En fait, quand on évalue le revenu, ce que quelqu'un gagne, il y a plusieurs échelons. Il y a le revenu qui est le salaire, c'est-à-dire ce qu'il va gagner dans l'entreprise, comment l'entreprise le paye. La deuxième partie, c'est les prestations sociales qui vont toucher les allocations familiales, les aid de logement, etc. Et la troisième chose, c'est quand on prend en compte après tous les services publics qui lui sont offerts.

Quand on prend en compte la totale, il est vrai que la France, qui a un modèle très redistributif depuis toujours et que Macron a abîmé, vous avez effectivement les inégalités qui se réduisent drastiquement entre ce que vous touchez, entre les différences de salaire et ce que vous avez au final grâce à la redistribution. Mais Macron, dans toute sa politique, s'est concentré que sur les salaires. Donc il a fait des micmacs sur les cotisations, etc. En disant, mais regardez, vous augmentez vos revenus. Mais de l'autre côté, les prestations baissaient et il y avait des attaques très sérieuses sur les services publics.

Donc quand on prend le revenu en prenant en compte ces trois éléments, bien sûr que les plus pauvres se sont appauvrés. Et on l'avait souvent dit ici, ce que Macron vous donne d'un côté, il vous le retire de l'autre côté. La taxe d'habitation, il vous le rend, vous êtes content, vous ne payez plus la taxe d'habitation, par exemple. Vous dites, ah ben, j'ai gagné un peu d'argent, mais il va vous le retirer de l'autre côté, puisqu'il y a un problème d'équilibre des budgets.

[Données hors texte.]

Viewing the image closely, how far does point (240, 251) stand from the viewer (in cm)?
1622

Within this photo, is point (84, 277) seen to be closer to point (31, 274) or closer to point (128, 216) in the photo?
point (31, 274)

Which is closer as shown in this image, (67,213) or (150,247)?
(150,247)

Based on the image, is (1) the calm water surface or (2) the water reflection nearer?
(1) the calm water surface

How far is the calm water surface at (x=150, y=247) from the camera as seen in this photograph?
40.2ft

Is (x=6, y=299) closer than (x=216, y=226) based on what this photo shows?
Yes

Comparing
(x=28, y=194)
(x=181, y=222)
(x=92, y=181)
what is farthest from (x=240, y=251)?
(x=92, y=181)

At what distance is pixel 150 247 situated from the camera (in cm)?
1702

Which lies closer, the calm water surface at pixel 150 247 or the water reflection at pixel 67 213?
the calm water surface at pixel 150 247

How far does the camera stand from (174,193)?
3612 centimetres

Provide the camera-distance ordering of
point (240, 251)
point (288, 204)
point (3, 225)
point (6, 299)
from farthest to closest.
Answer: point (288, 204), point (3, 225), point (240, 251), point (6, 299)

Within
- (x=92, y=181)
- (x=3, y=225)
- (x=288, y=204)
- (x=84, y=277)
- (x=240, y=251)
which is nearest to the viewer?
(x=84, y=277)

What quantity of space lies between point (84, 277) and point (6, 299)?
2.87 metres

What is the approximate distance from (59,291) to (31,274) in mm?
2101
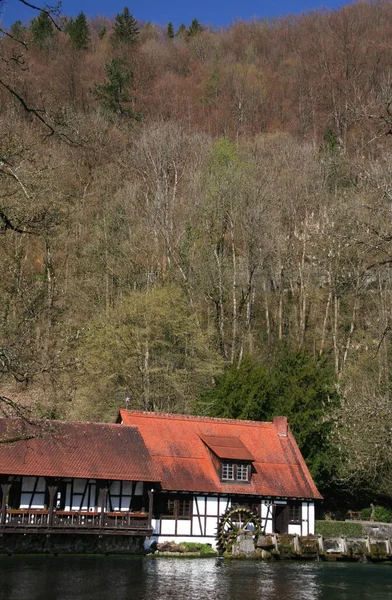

Donc la politique de Macron, ça a été une politique clairement qui a visé toujours, pour les classes populaires, à leur donner une chose et à leur retirer encore plus via les économies sur les services publics.

Notamment pour rembourser en partie aussi ces baisses d'impôts sur les plus riches sur les entreprises. Et puis après, il y a l'aspect géopolitique conjoncturel qui a fait très fortement augmenter les prix avec l'inflation. Il n'y a pas eu de vraie réponse politique là-dessus. Il y a eu quelques aides à droite et à gauche qui ont eu un effet, c'est clair. Mais il n'y a pas eu une réponse globale sur le pouvoir d'achat.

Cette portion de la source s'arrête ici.